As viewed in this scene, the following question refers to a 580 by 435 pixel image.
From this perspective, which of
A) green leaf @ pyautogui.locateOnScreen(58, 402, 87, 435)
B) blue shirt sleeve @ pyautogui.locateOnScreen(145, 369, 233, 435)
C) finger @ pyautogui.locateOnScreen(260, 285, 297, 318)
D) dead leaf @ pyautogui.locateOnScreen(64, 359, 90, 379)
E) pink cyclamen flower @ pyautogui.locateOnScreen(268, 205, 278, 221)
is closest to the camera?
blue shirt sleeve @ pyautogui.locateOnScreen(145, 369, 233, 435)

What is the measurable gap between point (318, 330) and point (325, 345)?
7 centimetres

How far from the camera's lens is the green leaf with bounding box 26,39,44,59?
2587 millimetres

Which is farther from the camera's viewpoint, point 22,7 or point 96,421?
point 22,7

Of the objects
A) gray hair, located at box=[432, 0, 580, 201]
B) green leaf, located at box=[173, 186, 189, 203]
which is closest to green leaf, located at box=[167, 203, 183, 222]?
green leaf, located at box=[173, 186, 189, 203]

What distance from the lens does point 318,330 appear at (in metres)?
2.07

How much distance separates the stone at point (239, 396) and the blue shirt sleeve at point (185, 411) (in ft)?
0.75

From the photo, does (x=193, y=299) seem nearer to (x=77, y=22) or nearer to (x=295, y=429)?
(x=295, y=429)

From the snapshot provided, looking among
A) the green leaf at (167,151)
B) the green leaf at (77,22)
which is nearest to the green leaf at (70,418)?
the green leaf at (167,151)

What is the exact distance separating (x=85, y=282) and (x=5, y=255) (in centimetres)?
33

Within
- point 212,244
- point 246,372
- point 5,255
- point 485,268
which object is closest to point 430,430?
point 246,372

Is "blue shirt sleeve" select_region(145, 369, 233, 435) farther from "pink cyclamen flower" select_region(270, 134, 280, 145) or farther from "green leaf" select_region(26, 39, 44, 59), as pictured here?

::::::

* Your task: Locate the line with "What is the measurable" in the entries above; extract it and every line after it, verbatim.

* Answer:
What is the measurable gap between point (318, 330) and point (325, 345)?
7 centimetres

How far from the camera's lens is the green leaf with bounding box 26,39,44,59?
2587 millimetres

Which is farther from the camera's viewpoint, point 22,7 or point 96,421?
point 22,7

Of the objects
A) gray hair, located at box=[432, 0, 580, 201]
B) green leaf, located at box=[173, 186, 189, 203]
which is closest to green leaf, located at box=[167, 203, 183, 222]?
green leaf, located at box=[173, 186, 189, 203]

What distance from the lens does point 318,330 appear at (in metres)?
2.07

How much distance separates the stone at point (239, 396) and the blue shirt sleeve at point (185, 411) (in ft)?
0.75

From the photo, does (x=193, y=299) seem nearer to (x=77, y=22) or nearer to (x=295, y=429)?
(x=295, y=429)

From the snapshot provided, looking among
A) the green leaf at (167,151)
B) the green leaf at (77,22)
which is nearest to the green leaf at (70,418)?
the green leaf at (167,151)

What is the exact distance separating (x=85, y=282) and (x=5, y=255) (in centimetres)?
33

Within
- point 212,244
- point 246,372
- point 5,255
- point 485,268
which object is closest to point 430,430?
point 246,372

Is "blue shirt sleeve" select_region(145, 369, 233, 435) farther from "pink cyclamen flower" select_region(270, 134, 280, 145) or farther from "green leaf" select_region(26, 39, 44, 59), as pictured here?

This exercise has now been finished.